Miró sus ojos y sólo pudo ver el infinito más frío y desolador. Aun así ignoró el sentimiento invernal que le despertaba y apretó el botón de la cámara. Sonó el chasquido de rigor y la figura que estaba fotografiando no se movió un ápice. Tampoco cambió su expresión, y el fotógrafo tuvo que subirse la cremallera de la chaquetilla que se había puesto esa mañana simplemente por complementar el resto de sus prendas de ropa, no por pura necesidad. ahora, sin embargo, tenía frío de verdad.

Se le ocurrió decirle que tenía que cambiar el carrete para despegar su mirada de esos ojos gélidos, pero se acordó a tiempo de que tenía en sus manos una cámara digital, de esas que ya no necesitaban carrete. Aun así se excusó mediante la afirmación de que debía cambiar de objetivo para captar más profundidad de campo, y se agachó para rebuscar en su mochila. Intentó calmarse. Había hecho millones de fotos a miles de personas diferentes. ¿Estaba tonto o qué?

Se incorporó decidido y apoyando la idea de que estaba exagerando. Para cuando fue a sujetar la cámara y a mirar por el visor, la silla estaba vacía. No había modelo, ni signo de movimiento alguno, ni ningún eco de pasos que se alejaban. Sólo silencio y el nuevo objetivo precipitándose hasta impactar en el suelo con estrépito.
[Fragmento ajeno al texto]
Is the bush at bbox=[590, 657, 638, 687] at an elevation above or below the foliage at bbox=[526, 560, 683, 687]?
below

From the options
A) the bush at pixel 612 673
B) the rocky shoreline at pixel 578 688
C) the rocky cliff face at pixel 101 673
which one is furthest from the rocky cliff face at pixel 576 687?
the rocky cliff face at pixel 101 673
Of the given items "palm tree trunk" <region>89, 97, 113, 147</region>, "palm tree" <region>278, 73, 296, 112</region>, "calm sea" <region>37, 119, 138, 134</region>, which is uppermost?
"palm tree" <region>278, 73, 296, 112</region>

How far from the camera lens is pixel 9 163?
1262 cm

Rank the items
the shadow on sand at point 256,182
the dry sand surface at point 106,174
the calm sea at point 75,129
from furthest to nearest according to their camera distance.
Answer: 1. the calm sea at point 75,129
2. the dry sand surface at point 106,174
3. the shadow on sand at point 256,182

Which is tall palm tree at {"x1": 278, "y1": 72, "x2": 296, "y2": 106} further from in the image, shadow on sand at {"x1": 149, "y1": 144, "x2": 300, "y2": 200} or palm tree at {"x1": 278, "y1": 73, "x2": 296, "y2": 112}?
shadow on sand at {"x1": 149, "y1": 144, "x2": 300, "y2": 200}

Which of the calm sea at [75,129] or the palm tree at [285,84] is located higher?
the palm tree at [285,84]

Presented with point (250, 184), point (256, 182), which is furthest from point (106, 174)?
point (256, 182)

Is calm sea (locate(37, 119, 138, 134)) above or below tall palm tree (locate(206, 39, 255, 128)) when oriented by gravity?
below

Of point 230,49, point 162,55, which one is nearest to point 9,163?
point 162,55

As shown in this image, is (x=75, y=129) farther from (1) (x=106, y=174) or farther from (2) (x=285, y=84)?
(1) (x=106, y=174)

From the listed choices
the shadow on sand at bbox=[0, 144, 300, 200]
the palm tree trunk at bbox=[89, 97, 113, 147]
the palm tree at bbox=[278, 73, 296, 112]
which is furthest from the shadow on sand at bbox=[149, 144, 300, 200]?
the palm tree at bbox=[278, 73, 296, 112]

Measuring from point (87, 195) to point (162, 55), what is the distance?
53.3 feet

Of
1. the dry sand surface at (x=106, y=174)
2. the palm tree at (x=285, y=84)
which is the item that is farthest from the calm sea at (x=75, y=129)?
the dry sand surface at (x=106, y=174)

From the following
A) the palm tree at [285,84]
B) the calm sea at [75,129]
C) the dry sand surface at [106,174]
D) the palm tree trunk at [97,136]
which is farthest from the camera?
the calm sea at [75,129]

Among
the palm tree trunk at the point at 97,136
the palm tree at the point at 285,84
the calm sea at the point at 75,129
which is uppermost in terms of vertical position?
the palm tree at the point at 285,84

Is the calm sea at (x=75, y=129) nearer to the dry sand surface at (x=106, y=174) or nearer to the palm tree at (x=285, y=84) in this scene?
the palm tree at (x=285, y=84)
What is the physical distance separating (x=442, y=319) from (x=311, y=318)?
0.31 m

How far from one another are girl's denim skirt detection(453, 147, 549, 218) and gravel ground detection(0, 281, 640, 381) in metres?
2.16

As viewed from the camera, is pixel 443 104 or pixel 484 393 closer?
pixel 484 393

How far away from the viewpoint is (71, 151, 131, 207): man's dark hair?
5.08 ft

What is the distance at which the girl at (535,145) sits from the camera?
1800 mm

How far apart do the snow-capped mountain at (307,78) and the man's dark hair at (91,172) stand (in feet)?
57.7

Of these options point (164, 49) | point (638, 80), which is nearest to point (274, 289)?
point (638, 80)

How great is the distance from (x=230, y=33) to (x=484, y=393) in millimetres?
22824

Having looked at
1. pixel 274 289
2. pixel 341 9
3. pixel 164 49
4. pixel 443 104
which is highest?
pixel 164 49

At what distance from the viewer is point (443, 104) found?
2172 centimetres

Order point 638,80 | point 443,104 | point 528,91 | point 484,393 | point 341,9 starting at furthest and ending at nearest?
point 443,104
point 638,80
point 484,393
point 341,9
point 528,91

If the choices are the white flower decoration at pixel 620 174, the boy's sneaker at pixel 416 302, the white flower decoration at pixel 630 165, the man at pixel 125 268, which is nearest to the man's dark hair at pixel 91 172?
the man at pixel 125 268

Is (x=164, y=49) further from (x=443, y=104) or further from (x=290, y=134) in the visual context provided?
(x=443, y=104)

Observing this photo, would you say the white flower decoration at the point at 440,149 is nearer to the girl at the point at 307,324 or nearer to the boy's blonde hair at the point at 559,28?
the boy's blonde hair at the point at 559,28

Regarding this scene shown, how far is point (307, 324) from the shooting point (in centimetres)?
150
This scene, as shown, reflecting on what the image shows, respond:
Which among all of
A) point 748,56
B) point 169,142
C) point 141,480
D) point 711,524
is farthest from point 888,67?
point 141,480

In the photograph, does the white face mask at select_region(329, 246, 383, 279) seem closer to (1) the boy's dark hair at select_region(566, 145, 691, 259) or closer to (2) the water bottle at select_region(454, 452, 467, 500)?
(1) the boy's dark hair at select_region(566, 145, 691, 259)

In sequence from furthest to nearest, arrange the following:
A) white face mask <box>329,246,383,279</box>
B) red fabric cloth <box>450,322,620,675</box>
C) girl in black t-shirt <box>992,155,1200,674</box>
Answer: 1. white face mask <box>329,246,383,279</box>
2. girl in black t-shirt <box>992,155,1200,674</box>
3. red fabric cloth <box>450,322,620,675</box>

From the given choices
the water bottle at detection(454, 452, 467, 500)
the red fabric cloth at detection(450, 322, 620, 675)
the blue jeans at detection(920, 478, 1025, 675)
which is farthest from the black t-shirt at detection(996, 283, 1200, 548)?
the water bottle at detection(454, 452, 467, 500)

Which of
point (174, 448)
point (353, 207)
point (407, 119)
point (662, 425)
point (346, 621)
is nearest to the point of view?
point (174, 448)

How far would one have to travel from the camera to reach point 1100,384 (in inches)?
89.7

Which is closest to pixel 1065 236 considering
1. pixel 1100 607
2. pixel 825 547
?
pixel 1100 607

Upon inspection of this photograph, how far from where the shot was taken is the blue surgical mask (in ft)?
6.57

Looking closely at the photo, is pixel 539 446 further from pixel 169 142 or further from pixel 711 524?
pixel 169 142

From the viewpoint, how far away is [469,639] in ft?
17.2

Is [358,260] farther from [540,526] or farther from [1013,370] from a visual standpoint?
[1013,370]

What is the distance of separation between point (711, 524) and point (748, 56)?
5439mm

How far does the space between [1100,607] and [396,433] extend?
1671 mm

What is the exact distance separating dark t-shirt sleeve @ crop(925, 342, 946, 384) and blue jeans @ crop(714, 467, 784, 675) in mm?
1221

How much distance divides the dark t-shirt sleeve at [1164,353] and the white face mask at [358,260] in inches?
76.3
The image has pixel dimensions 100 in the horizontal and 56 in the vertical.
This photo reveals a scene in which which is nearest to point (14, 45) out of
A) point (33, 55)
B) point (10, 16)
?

martes, 14 de junio de 2011

Hacía meses que no había textos. Tampoco salidas sorpresivas ni salidas a secas. Nos movíamos en la misma rutina, que nos servía, hasta que algo dejó de funcionar en mis adentros. Cuando te preguntaba por qué ya no escribías sobre mí me contestabas con que en mi flog tampoco salías tú. Un día me encontré sin la preocupación de encontrarme en tus líneas porque había aceptado que ya no iba a estar, y adopté la preocupación más gigantesca de sopesar si quería seguir moviéndome en esa rutina contigo. Cuando fui verdaderamente consciente, me sentí un monstruo. Sopesar ya implicaba dejar de amar con la misma intensidad, pues de lo contrario no sería ni siquiera necesario.

La gente, en incluso tú, piensan que fue repentino. Que tardé una semana en tomar la decisión y otra semana en recuperarme. Sin embargo, tus labios a los seis días ya estaban en otros labios ya vaticinados, y tus labios también probaron lo que era combinar sabores el mismo día y con muchas lágrimas de por medio. Mis labios también se aventuraron, pero siguen torcidos. Torcidos en una expresión de tristeza que ya dura meses, y que a los ojos de la gente, incluso de ti, no debería existir.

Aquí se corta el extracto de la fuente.